Texte:

────────────────

Les idées de Chomsky sur le rôle des Etats-Unis sont parfaitement bien connues, après quarante ans d’infatigable militantisme politique marqué par sa dénonciation détaillée de la ligne officielle des Etats-Unis. Depuis la guerre du Vietnam, qui selon lui a été faite pour arrêter la contagion du nationalisme indépendant, et non du communisme, jusqu’à l’attaque contre les Tours Jumelles, qui dit-il était basée par la « furie et le désespoir » provoqués par la politique américaine, et sa fameuse accusation selon laquelle tous les présidents américains de l’après-guerre auraient été pendus si les Lois de Nuremberg étaient en vigueur, Chomsky a été un ulcère dans le ventre de la bête américaine, utilisant ce qu’Arundhati Roy appelle son « instinctive et anarchiste méfiance du pouvoir » pour pourfendre l’arrogance de celui-ci.

────────────────

Données à examiner:

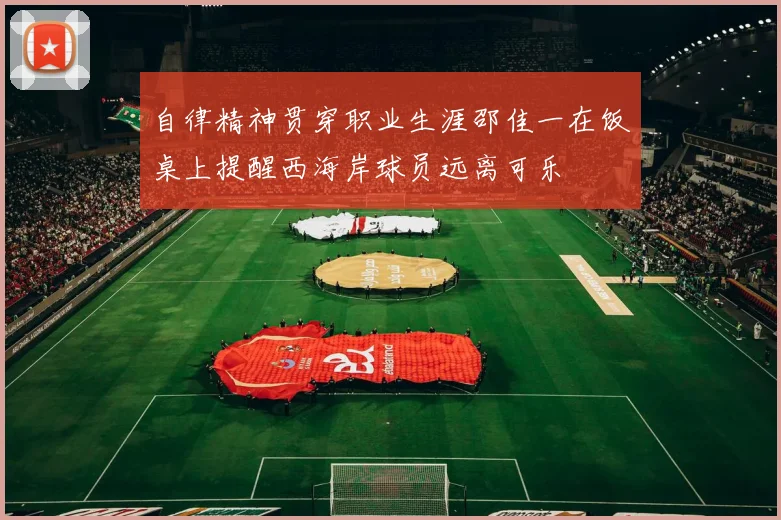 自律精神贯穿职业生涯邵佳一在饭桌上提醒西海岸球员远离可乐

────────────────

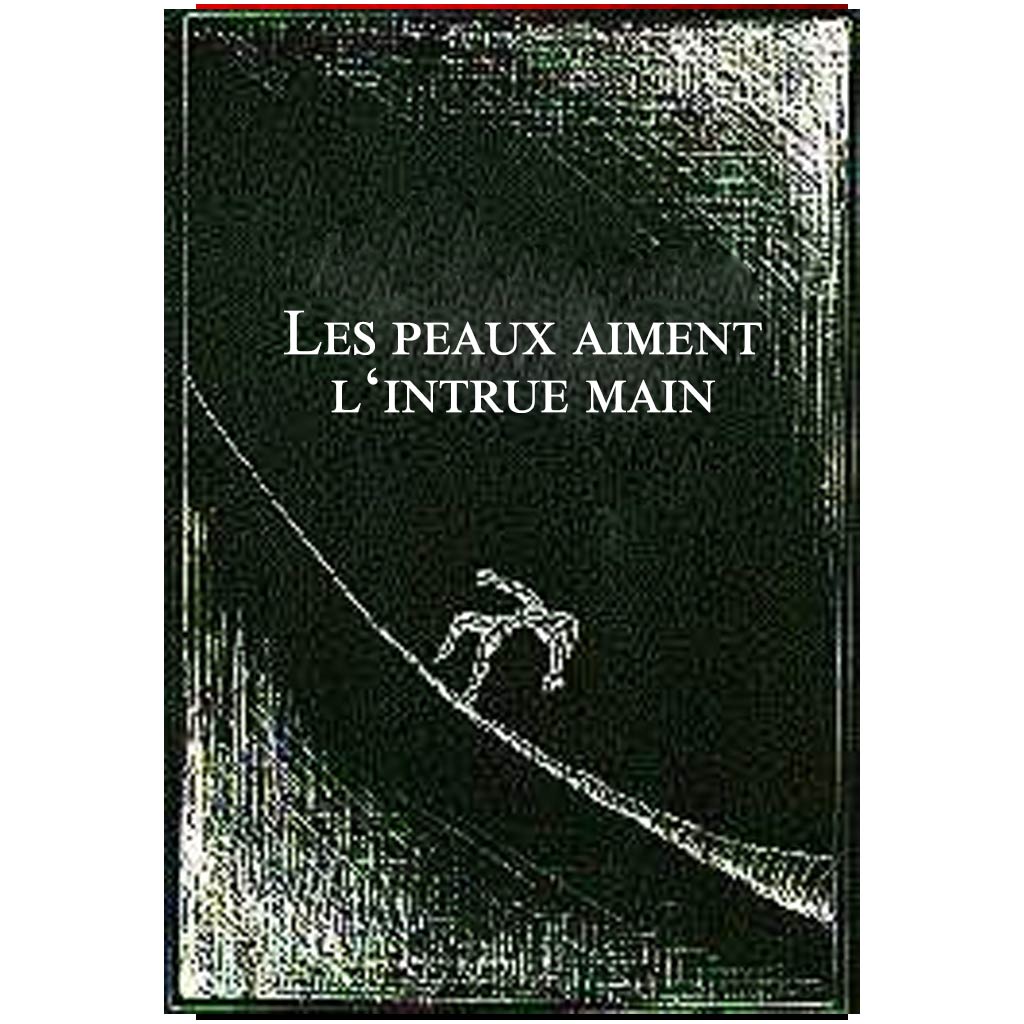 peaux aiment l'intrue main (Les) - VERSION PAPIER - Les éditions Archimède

────────────────

Liste des tâches:
- 1) D'après le texte sur Chomsky, dans quel but la guerre du Vietnam aurait-elle été faite selon lui ?
- 2) Recopiez mot pour mot le passage du texte sur Chomsky qui commence par « Les idées de » et se poursuit jusqu'à « l’arrogance de celui-ci. ».
Les lignes proviennent d'une source distincte de celle du texte.

Réponses aux tâches:
- 1) Pour arrêter la contagion du nationalisme indépendant, et non du communisme.

- 2)
Les idées de Chomsky sur le rôle des Etats-Unis sont parfaitement bien connues, après quarante ans d’infatigable militantisme politique marqué par sa dénonciation détaillée de la ligne officielle des Etats-Unis. Depuis la guerre du Vietnam, qui selon lui a été faite pour arrêter la contagion du nationalisme indépendant, et non du communisme, jusqu’à l’attaque contre les Tours Jumelles, qui dit-il était basée par la « furie et le désespoir » provoqués par la politique américaine, et sa fameuse accusation selon laquelle tous les présidents américains de l’après-guerre auraient été pendus si les Lois de Nuremberg étaient en vigueur, Chomsky a été un ulcère dans le ventre de la bête américaine, utilisant ce qu’Arundhati Roy appelle son « instinctive et anarchiste méfiance du pouvoir » pour pourfendre l’arrogance de celui-ci.